**EXTRACTED MATERIAL**
BEGIN
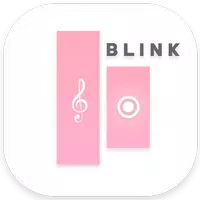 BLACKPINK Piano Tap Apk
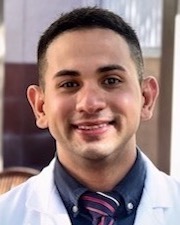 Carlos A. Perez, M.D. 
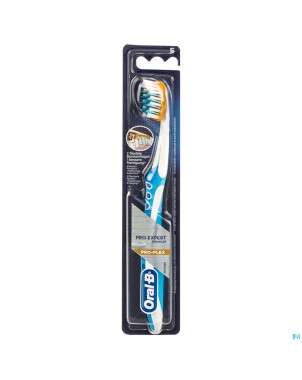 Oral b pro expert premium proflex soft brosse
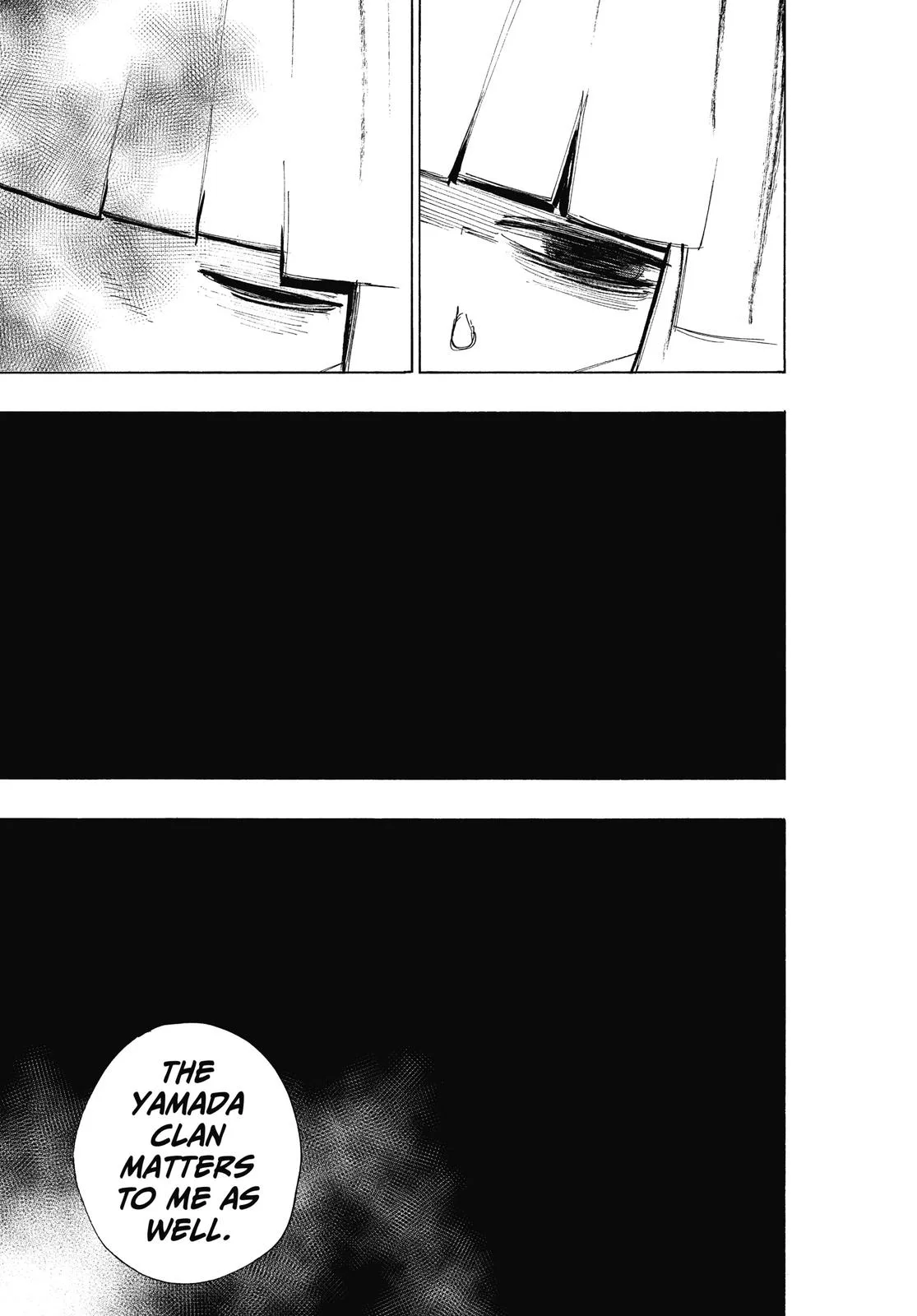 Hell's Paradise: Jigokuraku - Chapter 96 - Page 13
END
BEGIN
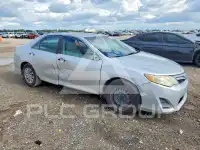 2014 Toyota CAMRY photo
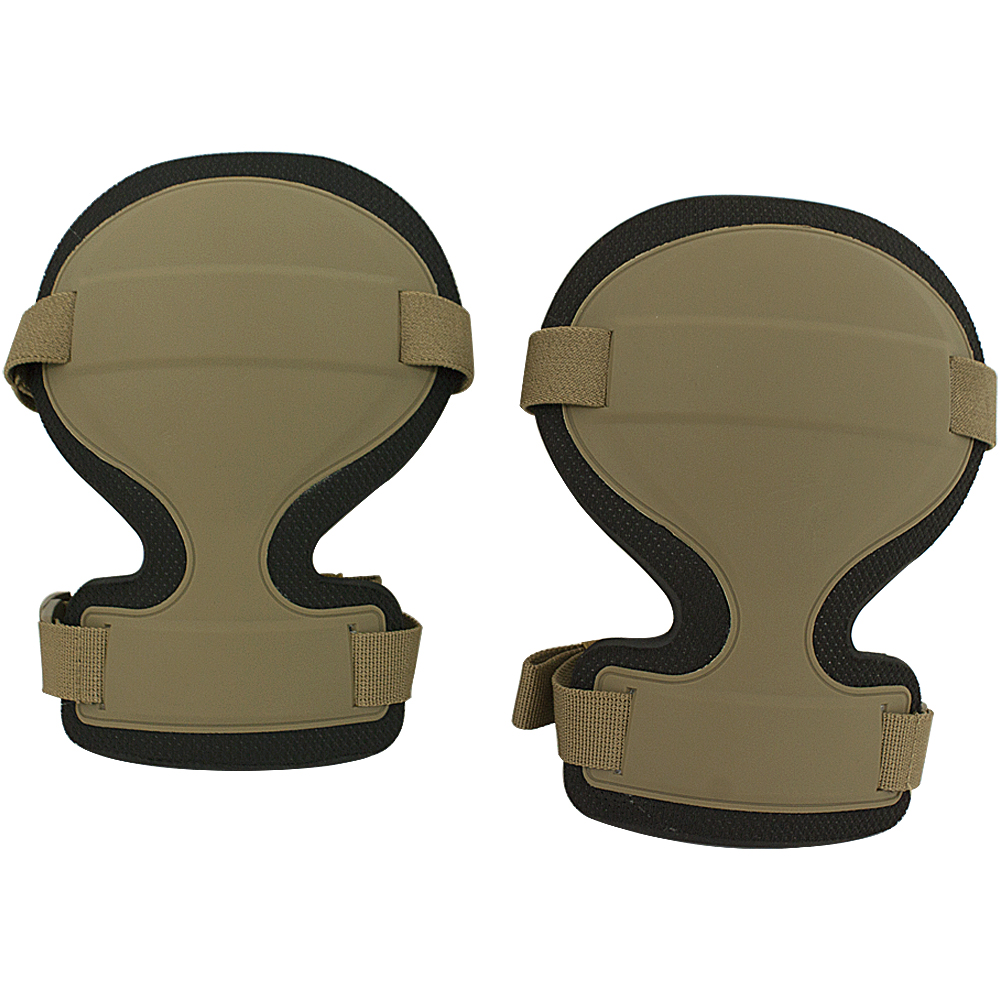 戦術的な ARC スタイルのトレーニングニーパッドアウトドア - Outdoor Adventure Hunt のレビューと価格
END
**WHAT IS NEEDED**
Respond with the exact lines above running from the one containing "2014 Toyota CAMRY photo" to the one containing "戦術的な ARC スタイルのトレーニングニーパッドアウトドア", both ends kept and no pictures included.

**SOLUTION TO THIS EXERCISE**
 2014 Toyota CAMRY photo
 戦術的な ARC スタイルのトレーニングニーパッドアウトドア - Outdoor Adventure Hunt のレビューと価格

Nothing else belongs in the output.